Mis au chaud dans la quasi ignorance lors de l’opération Tevez-Boca, Rodrigo Bentancur est en train de devenir, peu à peu, une pièce importante dans le dispositif de la Juventus. De l’ombre à la lumière le jeune uruguayen voit désormais deux routes se dresser devant lui : Une carrière éclaire à la Estigarribia ou une autre davantage voie royale en mode néo-Riquelme.
Tevez, Vadala, Cristaldo, Andres Cubas, Pavon et Bentancur sont sur un bateau…
Été 2015. L’apache Carlos Tevez s’en va et retourne dans son Argentine natale au Boca Juniors. Une mauvaise nouvelle pour la Juventus et ses tifosi mais en aucun cas un secret de polichinelle. Le numéro 10 des bianconeri l’avait maintes fois annoncé ; viendrait le temps où il quitterait le vieux continent pour revenir dans son club de cœur.
La vieille dame, elle, n’a qu’une parole quitte à parfois passer pour une amatrice en matière de transferts sortants. L’accord avait préalablement été scellé entre Tevez, Marotta et consorts et la Juventus cédera « Carlitos » pour des clopinettes tout en veillant à poser diverses réservations sur quelques jeunes pousses en devenir. Parmi elles, Vadala le « nouveau Messi », Andres Cubas, Franco Cristaldo, Pavon et Bentancur. Le premier fera bouchon de liège –Pschitt– avec la primavera. Les deux suivants resteront en Superliga Argentine. Le quatrième sort du lot mais n’a pas encore tenté le grand voyage vers le vieux continent. Enfin, en avril 2017 la Juventus annonce avoir déboursé 9.5 millions d’euros pour le jeune Rodrigo Bentancur. Décembre 2018, le jeune uruguayen, qui profite des mésaventures de ses coéquipiers Khedira et Can, enchaîne un 10ème match plein d’affilée en tant que titulaire pour 2 buts (toutes compétitions confondues). Destinée ?

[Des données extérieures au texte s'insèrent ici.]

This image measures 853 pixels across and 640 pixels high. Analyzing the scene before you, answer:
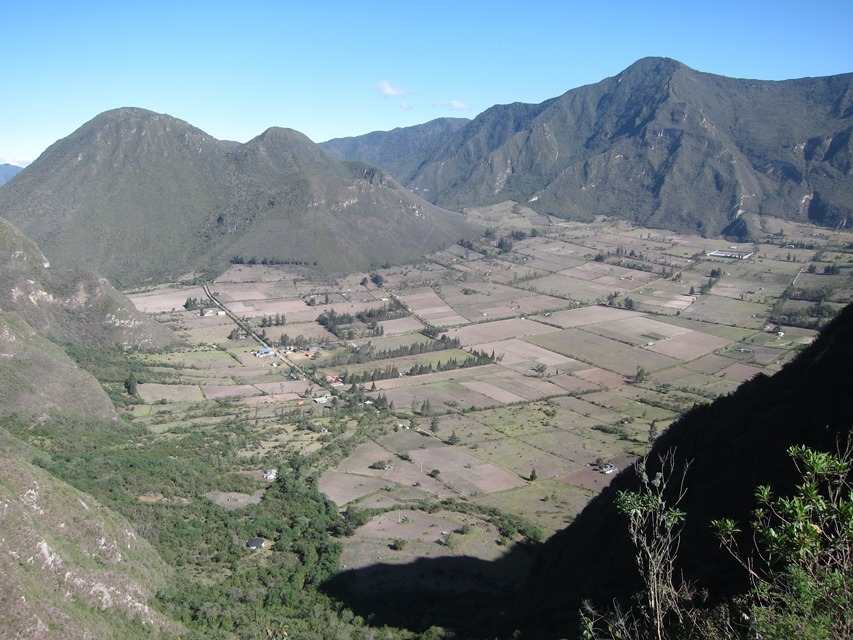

Une progression graduelle mais encore beaucoup de « pain sur la planche »
Le jeu de Bentancur est dans la pure tradition des toreros latinos d’Amérique du Sud. Dur sur l’homme, et ce, malgré un corps de danseuse étoile, le numéro 30 de la Juve possède cette mentalité de guerrier indomptable propre aux farouches gauchos. Élégant balle aux pieds et tête à claque assumée quand il mastique son chewing-gum tel un lama des steppes en pleine partie, il semble déjà avoir une longue expérience du haut niveau tant il paraît serein sur le terrain. Une maturité incroyable face à la pression pour un joueur d’à peine 21 ans qui a pourtant encore une marge de progression impressionnante. En effet, reste désormais pour lui à gagner en maturité purement tactique et travailler sa capacité de concentration tout au long d’un match.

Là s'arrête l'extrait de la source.